Decanter has called her the "First Lady of Napa Cab." Hugh Johnson has called her a "national treasure." The San Francisco Chronicle named her Winemaker of the Year in 2011. None of those honors quite capture what she actually did: she showed up in Napa in 1975 with $200 to her name, put herself through a Master's in Enology at UC Davis while working half-time in the valley, and then spent the better part of a decade proving to skeptical male winery owners that a 5'2" woman could do every job in the cellar — and do it better than most. When she finally founded Corison Winery in 1987, she didn't just break a glass ceiling. She built a sanctuary for classical winemaking underneath it.

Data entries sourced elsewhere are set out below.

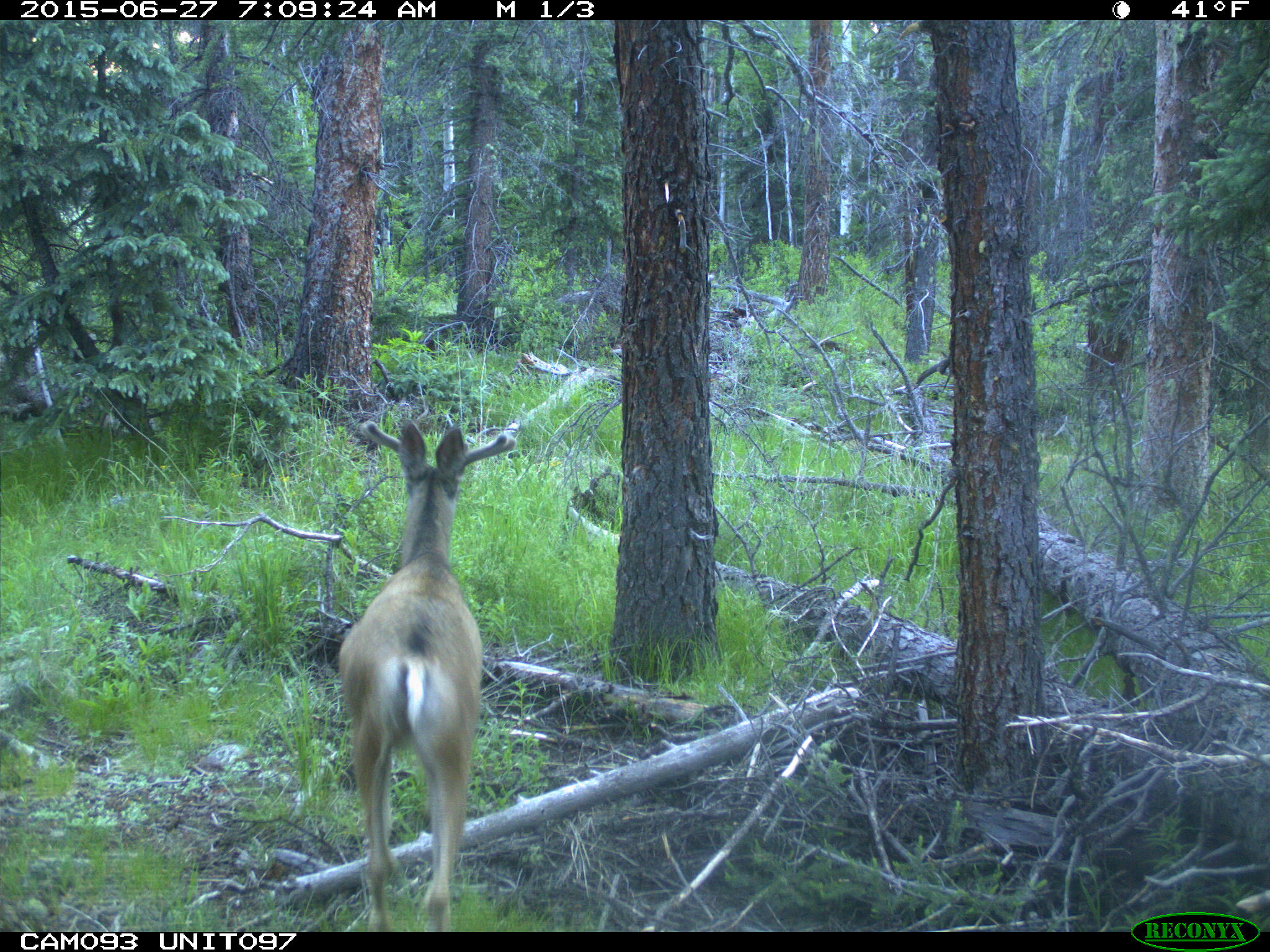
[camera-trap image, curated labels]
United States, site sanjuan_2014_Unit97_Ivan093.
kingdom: Animalia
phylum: Chordata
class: Mammalia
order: Artiodactyla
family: Cervidae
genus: Odocoileus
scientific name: Odocoileus hemionus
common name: mule deer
Odocoileus hemionus (mule deer).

Elegance & Balance Above All
The trend in California was shifting hard toward a riper, more "modern" style of Cabernet Sauvignon when Cathy struck out on her own. She went the other direction entirely, seeking out the gravelly benchland soils between Rutherford and St. Helena — well-drained alluvial ground with a history of producing balanced, age-worthy wines stretching back to the 19th century. She wanted fruit that could produce a wine of perfume and longevity. She found it.

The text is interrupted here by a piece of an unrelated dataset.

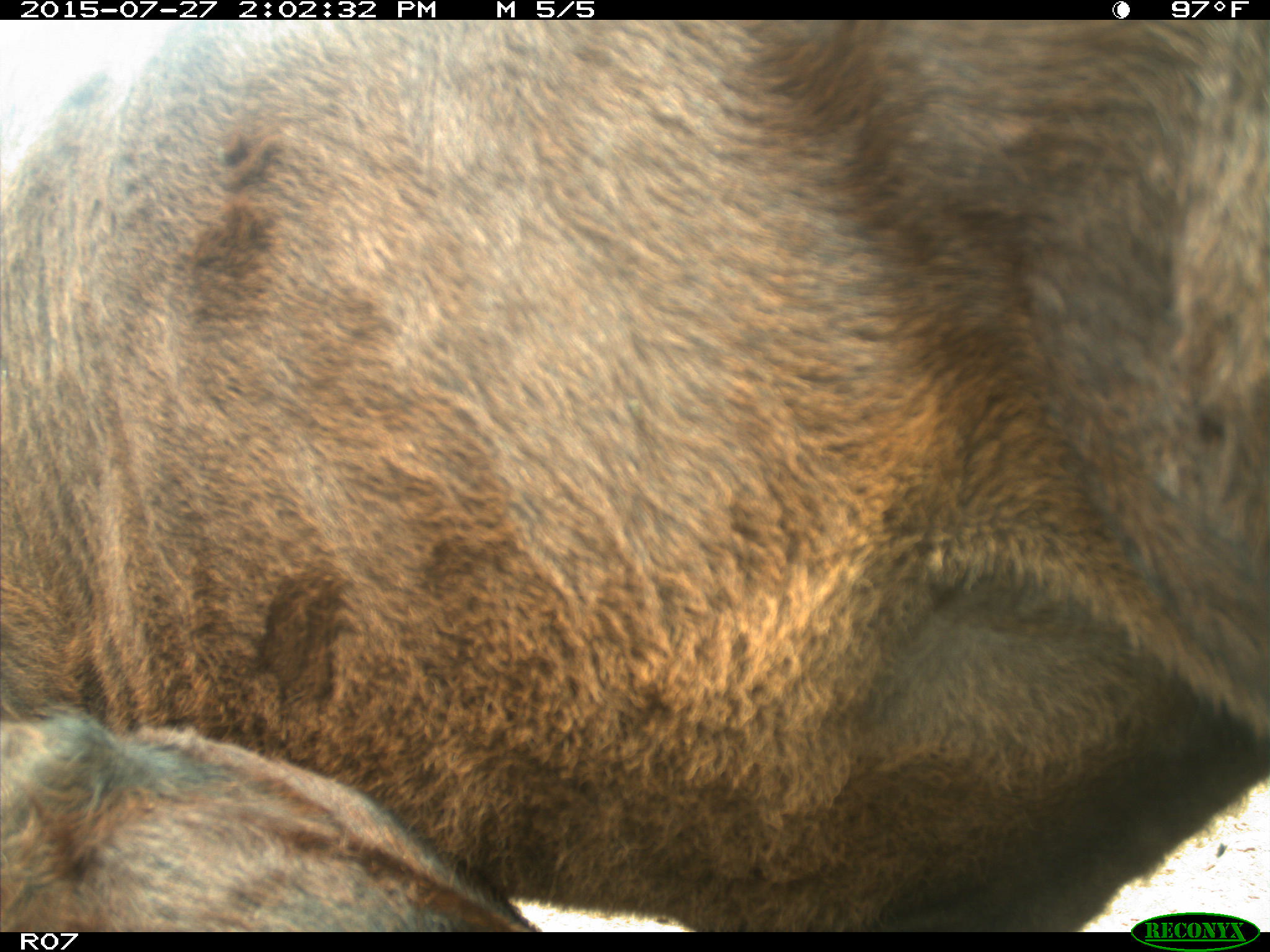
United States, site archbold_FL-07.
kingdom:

Her Cabernets became famous for their lower alcohol levels and natural, snappy acidity — traits that allow floral and mineral nuances to surface rather than disappear under extracted fruit and new oak. Sommeliers, who recognized what she was doing long before major critics caught on, were a critical part of how she stayed afloat through thirty vintages. She has always made wine for the table, not the trophy cabinet.
The Kronos Vineyard
At over 50 years of age, Kronos Vineyard is one of the last old-vine Cabernet sites remaining in the Napa Valley. Cathy purchased it in 1995, when it was in poor condition, and brought it back to life. The soils are now certified organic. Wandering out into those vines with Cathy, she'll describe the soils as "wildly alive" — and she means it literally. This is farming as philosophy. The winery itself, a Victorian-style barn her husband William designed and built, is as unpretentious as she is: no gift shop, no café, just barrels and the smell of wine doing exactly what it's supposed to do.
She Knew
What strikes you most when you meet Cathy isn't the accolades — it's the certainty. There was never a moment where she second-guessed the style. While others were chasing high scores with high alcohol, she was making wines that tasted like the earth, like a specific place, like Napa used to be before it decided to compete with itself. Look around at the styles coming out of the valley now, and it's exactly what Cathy was doing in the early '90s. She knew. She believed in it completely, and she followed it across four decades without flinching.
Why We Carry Her Wines
At Accent, we talk a lot about wines that taste like somewhere and someone. Cathy Corison embodies that idea more completely than almost anyone in California. When I first chose her wines for my history of women in wine classes, there was no question — she is the epitome of strength, elegance, and confidence expressed in a glass. These wines can carry you through the making of dinner and reward you once you sit down to eat it. A woman who can make a red wine like that in Napa deserves a permanent place at your table.
As a good customer of us once remarked, "In Cathy we trust."